__What needs to be done__. Count the lines in the listing below that contain the word "which". Give only the number.

__Data__.
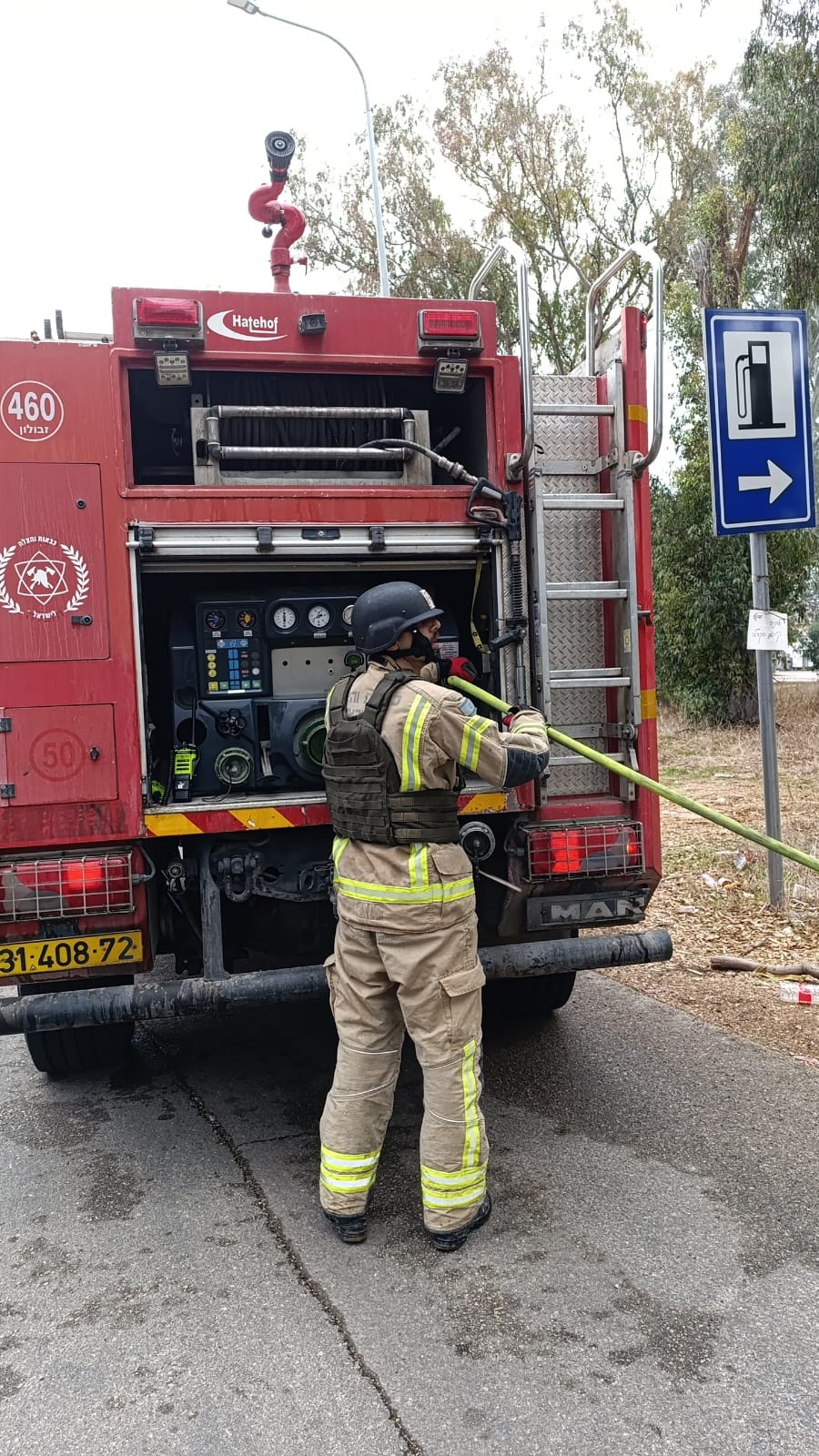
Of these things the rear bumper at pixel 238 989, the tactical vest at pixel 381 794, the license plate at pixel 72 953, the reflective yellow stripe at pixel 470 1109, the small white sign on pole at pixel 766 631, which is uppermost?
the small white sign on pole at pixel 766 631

* * *

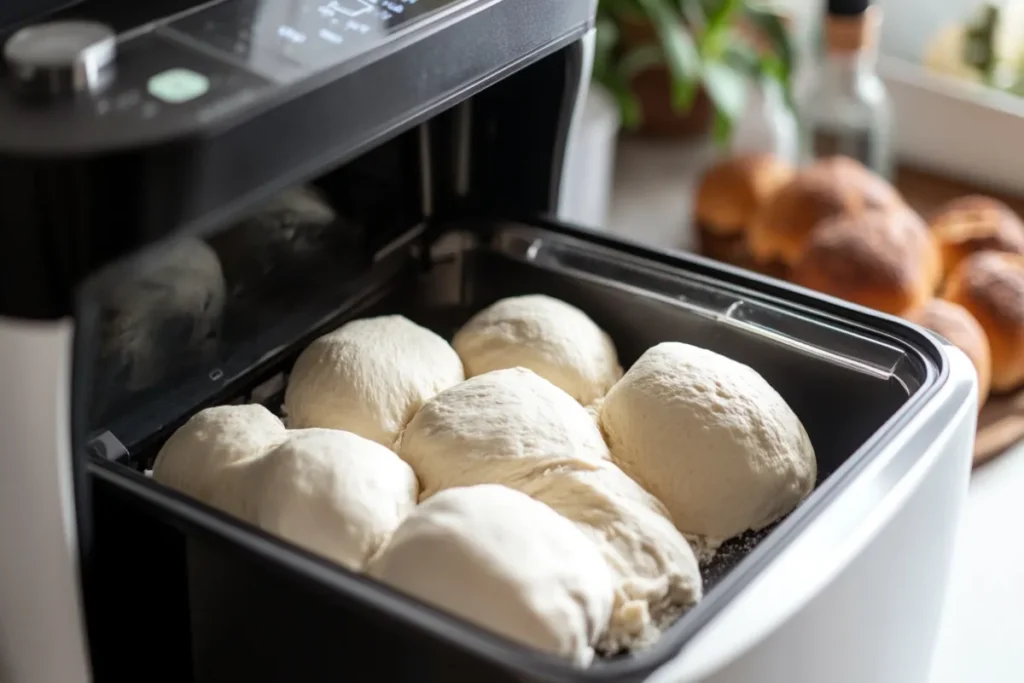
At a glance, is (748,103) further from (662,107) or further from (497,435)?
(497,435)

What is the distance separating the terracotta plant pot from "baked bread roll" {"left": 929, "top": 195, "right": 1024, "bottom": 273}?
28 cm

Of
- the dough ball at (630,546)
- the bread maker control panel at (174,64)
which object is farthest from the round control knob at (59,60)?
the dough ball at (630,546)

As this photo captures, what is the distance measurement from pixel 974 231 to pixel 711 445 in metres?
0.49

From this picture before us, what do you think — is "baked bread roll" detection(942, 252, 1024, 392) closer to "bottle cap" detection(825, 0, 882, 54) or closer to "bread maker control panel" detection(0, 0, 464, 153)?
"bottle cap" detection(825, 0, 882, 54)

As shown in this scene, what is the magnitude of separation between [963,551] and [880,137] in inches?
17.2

__Task result__. 2